The bandages fell away, and beneath that, Itachi's eyes had a cracked and milky white glaze overlaying the black where the red had burned out, hospital lights catching it like the backs of fish surfacing in polluted ponds.
The thin fire curdled inside Deidara as the brittle and blackened sticks that his world was built upon began to crumble. It wasn't supposed to be like this. It should have been the Sharingan, and below the red, the black like his brother's eyes, onyx that Deidara would see melt back from stony glass to the treacherous, sticky black of melting tarmac. But this was-
-the way he felt some mornings, waking from dreams punctuated with the violent white flashes of magnesium foaming away in water, back into weak dawn light.

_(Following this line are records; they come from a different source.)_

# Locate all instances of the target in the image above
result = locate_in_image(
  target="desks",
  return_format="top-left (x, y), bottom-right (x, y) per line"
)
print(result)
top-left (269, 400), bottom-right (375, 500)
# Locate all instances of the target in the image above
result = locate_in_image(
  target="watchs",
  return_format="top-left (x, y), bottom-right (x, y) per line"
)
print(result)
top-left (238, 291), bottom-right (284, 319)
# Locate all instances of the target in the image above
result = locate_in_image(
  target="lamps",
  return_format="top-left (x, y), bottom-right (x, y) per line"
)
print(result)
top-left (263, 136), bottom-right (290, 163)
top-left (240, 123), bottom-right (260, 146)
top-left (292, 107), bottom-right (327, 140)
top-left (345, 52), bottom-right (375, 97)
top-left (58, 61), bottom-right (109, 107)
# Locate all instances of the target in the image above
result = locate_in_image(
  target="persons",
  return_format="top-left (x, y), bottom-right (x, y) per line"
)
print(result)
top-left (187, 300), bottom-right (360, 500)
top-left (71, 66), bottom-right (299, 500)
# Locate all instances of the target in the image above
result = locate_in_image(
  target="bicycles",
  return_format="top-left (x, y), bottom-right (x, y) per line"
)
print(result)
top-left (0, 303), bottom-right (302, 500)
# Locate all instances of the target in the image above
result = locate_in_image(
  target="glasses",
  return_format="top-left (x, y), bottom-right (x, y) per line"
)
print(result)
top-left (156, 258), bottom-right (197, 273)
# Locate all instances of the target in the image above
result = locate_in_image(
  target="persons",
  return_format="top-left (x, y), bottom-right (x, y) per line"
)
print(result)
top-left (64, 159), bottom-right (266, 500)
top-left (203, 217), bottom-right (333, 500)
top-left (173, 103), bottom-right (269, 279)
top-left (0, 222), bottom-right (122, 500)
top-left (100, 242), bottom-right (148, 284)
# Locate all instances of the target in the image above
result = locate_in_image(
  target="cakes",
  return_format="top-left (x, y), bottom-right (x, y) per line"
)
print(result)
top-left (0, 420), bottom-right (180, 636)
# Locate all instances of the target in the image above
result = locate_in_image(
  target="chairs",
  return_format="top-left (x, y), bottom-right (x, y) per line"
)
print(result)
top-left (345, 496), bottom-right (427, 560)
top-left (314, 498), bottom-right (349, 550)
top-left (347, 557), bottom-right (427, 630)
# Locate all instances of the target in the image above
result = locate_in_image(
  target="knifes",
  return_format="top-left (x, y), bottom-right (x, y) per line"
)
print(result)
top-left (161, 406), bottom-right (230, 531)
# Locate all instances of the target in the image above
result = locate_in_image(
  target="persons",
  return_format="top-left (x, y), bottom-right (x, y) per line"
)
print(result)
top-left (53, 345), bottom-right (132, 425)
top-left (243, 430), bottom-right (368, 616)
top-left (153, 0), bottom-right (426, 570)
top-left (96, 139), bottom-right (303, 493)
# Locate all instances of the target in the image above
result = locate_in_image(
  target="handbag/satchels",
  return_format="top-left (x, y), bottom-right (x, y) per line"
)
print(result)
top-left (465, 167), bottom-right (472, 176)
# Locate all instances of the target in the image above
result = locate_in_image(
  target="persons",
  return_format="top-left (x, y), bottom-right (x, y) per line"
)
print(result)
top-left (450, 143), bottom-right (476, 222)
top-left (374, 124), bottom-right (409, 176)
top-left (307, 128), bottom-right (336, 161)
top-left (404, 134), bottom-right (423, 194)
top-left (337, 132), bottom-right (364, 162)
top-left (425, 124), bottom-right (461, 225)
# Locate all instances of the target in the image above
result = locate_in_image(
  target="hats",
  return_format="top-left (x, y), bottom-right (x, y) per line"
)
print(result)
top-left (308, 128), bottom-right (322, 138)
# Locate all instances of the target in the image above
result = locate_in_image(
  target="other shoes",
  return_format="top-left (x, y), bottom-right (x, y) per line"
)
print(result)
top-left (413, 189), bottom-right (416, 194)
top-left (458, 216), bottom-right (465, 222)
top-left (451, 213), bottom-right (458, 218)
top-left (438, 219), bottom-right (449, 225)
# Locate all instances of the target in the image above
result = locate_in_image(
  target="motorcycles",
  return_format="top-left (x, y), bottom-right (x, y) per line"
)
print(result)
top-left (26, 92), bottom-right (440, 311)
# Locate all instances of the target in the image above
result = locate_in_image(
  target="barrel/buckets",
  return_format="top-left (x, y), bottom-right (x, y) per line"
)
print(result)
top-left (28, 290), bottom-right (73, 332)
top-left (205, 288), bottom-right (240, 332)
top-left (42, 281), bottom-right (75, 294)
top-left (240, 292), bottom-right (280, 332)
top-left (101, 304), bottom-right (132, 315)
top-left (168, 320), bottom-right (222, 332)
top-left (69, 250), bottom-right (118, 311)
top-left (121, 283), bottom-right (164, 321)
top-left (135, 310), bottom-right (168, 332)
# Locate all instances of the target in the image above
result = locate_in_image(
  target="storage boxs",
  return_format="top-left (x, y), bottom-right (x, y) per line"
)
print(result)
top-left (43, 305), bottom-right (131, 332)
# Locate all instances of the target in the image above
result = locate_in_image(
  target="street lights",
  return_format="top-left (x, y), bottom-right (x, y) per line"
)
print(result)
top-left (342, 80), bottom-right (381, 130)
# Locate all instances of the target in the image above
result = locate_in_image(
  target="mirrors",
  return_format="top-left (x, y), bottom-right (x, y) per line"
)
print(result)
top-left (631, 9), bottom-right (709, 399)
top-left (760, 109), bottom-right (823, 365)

His hands squeezed shut around the gashes in his palms that let out thin explosions as insubstantial as dandelion puffs, and his mouth full of the dry and sour afterfizz of champagne, knowing that this would never be enough-
It's a genjutsu
The thought brought a sudden dizzy relief. Just an illusion, and there were no blank white bandages stretched over a long fall back into cooled ashes, and Deidara was still flailing in the red seas behind the Sharingan, and he could burn those away to scorching winds, reforge these crippled wax wings and rise on the thermals again-
The world ruptured apart in scarlet and gold fireworks as he forced chakra into his mind to break it, and the Sharingan stamped in afterimages on the backs of his eyelids were raw red again, the colour of a burn that would never heal.